The question that arises is why we cannot manufacture this USD 70 billion or even half of it in India? The last five years’ campaigning for ‘Make in India’ has not yielded much investment. It cannot be due to lack of demand as USD 70 billion is staring at us. Maybe India Inc. feels that when you can import easily, why manufacture since as such we may not be competitive. This argument is faulty.

Forex Advantage

The Indian rupee as against the US dollar has depreciated from Rs 45 in 2008 to about Rs 70 in 2019, whereas China’s RMB is still at Rs 6.90 though it had appreciated for a short while in 2012-14 up to Rs 6.15. Thus, if we see the movement of INR versus RMB, the former has depreciated from Rs 6.47 to Rs 10.42 per RMB during this period, which is about 61%. We have experienced massive increase in the cost of importing from China and still we find importing attractive? Moreover, imports attract 10% custom duty. Thus, we have enough protection to match Chinese prices for manufacturing in India.

Points to Note

  1. Based on long years of experience operating plants in China as well as India, I advise that India Inc. could compete with China by focusing on value engineering, benchmarking costs and productivity improvement while the government should help improve infrastructure and logistics.
  2. China developed industries during 2000-15 driven by foreign direct investments (FDIs). They imported in early years from global value chains and manufactured for export. But over the years they developed vendors locally and reduced import. Through non-tariff barriers, China forced foreign companies to invest in local manufacture and developed their indigenous industry.

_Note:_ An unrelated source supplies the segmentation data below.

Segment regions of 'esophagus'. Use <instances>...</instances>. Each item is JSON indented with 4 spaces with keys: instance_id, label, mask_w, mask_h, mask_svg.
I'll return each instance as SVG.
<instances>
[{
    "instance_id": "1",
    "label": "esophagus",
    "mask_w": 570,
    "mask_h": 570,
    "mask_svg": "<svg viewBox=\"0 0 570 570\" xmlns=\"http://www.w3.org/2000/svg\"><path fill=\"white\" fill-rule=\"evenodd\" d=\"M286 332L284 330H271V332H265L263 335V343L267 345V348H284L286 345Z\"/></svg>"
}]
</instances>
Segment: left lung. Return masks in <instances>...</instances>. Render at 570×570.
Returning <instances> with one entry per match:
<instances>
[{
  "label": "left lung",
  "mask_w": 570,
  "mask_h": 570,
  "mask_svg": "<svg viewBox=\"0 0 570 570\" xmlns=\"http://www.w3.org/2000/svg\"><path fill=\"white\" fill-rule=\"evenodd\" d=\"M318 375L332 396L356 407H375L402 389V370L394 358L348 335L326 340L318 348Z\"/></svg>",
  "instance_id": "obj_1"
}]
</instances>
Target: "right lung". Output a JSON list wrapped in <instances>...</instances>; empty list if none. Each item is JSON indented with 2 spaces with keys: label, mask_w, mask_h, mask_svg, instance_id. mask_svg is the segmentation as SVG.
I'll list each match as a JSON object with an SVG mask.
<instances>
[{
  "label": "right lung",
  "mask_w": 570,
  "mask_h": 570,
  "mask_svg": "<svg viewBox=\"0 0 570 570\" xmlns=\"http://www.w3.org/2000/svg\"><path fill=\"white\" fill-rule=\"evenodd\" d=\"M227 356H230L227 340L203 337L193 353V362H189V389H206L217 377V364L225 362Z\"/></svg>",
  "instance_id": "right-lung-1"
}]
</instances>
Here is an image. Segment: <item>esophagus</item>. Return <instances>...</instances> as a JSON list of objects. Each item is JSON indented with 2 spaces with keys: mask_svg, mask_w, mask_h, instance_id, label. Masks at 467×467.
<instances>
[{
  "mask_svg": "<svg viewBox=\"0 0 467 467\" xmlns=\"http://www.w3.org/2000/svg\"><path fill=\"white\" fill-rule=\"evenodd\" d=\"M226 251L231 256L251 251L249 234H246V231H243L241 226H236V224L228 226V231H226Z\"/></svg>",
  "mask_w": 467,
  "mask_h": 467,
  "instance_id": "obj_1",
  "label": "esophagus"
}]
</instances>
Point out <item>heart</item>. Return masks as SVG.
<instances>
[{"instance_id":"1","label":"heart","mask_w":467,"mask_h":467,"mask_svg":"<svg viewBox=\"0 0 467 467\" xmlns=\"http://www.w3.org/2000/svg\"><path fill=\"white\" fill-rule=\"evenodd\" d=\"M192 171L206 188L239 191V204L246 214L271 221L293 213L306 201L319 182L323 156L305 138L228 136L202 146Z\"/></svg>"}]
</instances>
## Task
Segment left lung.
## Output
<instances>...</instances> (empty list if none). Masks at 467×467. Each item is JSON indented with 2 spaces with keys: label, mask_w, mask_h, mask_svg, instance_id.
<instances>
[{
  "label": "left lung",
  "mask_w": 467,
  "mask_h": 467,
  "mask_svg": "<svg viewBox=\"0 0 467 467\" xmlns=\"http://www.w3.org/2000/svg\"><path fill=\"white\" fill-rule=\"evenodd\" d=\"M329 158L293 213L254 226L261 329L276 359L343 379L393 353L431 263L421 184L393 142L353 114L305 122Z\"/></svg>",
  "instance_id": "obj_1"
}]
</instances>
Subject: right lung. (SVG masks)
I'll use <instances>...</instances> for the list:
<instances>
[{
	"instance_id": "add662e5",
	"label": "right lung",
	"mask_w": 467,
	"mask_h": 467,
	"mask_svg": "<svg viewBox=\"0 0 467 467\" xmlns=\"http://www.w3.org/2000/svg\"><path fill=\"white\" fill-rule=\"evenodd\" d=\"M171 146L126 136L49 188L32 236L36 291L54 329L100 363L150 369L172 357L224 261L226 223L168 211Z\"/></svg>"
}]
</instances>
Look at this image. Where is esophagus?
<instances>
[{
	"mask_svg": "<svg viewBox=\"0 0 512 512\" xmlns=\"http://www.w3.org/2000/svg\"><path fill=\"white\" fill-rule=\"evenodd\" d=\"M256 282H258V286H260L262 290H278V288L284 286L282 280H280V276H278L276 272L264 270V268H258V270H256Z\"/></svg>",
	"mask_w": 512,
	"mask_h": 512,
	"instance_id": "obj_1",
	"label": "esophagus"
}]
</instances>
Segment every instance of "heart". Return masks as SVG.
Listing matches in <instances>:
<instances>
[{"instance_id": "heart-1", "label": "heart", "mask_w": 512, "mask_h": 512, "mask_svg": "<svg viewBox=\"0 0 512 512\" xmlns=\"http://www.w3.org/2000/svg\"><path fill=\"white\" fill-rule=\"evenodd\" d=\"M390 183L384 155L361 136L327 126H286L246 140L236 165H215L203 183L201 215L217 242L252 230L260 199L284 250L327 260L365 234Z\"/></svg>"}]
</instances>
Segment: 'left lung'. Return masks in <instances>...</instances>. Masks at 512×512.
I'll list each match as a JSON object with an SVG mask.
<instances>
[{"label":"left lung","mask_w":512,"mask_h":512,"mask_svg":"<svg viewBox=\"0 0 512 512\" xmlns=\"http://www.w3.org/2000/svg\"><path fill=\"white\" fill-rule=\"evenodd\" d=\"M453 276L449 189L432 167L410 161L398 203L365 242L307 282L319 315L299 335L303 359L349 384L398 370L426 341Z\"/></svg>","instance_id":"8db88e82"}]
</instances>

  3. We have a similar opportunity now with America Inc. and others looking for options beyond China. Let us be aggressive and proactive in attracting investment for local manufacturing to offset the USD 70 billion worth of imports.

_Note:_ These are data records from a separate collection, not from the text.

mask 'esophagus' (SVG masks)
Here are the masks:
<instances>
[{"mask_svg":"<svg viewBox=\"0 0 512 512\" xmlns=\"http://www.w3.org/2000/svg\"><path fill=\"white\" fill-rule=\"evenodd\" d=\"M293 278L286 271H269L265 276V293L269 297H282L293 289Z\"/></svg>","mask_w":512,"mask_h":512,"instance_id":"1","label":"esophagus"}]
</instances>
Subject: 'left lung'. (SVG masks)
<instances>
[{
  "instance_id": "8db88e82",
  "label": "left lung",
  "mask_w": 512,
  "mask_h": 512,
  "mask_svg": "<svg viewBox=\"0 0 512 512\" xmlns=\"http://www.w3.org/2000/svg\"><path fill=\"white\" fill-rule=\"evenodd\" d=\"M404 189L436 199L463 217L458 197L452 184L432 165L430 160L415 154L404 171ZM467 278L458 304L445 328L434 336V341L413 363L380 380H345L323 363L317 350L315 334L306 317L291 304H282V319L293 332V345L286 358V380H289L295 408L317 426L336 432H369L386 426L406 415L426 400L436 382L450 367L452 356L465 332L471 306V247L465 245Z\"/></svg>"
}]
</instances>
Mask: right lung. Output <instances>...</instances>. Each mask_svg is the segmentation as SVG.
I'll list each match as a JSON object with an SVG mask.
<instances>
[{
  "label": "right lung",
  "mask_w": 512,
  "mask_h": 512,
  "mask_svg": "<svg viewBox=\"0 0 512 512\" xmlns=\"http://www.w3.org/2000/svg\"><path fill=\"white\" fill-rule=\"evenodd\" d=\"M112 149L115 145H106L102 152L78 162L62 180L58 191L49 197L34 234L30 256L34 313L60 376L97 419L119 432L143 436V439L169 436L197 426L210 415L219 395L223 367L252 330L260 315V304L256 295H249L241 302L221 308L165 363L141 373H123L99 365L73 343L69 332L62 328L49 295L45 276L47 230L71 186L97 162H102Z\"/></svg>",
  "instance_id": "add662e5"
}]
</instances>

  4. China joining WTO in 2000 was a boon to India Inc. to cut material cost by import. Global supply chain became popular. Companies used reverse auction, consultants and opened office in China to source. This brought huge savings but at the cost of local vendors, many of whom shut business. Since then, volume as well as the cost of import has shot up, as the INR-RMB is so much higher, making it attractive for local vendors. But there are no local vendors.

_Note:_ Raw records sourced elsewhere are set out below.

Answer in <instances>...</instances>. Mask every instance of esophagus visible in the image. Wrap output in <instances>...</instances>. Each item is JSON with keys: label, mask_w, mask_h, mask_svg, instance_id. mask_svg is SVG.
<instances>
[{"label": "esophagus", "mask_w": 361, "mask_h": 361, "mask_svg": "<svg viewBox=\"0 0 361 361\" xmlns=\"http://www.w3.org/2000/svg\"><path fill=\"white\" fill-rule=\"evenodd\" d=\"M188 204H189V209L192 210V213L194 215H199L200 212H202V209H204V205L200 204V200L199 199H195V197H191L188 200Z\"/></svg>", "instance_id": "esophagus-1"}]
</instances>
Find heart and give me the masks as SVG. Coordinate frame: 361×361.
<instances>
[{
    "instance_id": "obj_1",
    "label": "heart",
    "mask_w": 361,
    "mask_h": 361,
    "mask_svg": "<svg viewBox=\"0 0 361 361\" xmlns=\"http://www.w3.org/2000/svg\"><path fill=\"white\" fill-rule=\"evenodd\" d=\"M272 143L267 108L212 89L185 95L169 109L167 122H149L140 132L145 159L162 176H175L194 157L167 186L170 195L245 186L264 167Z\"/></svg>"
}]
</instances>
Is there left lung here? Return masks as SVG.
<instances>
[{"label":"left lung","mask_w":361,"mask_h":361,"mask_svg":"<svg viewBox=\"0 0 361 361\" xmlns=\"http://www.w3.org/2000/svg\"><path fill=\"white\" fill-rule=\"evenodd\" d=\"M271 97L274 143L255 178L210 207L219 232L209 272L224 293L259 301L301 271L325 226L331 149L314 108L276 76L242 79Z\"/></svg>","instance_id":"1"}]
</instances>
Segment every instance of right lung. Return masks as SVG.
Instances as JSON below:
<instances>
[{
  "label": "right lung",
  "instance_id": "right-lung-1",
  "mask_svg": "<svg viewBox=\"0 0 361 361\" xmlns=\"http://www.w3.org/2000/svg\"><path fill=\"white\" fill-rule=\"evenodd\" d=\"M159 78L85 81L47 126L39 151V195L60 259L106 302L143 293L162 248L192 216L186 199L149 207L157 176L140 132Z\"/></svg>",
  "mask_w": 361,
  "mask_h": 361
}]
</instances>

  5. The current pandemic makes us realise the potential of India. In a short time, start-ups, MSMEs and large enterprises have rallied to meet the country’s demand for healthcare products. The government has also been approving proposals quickly. We need to show similar urgency to reduce China’s import bill. Scientific institutions and research and development labs in the private and public sector are frantically working on several projects. This augurs well for research in India and gives impetus to development of indigenous technology as increasingly we are also becoming dependent on China for technology.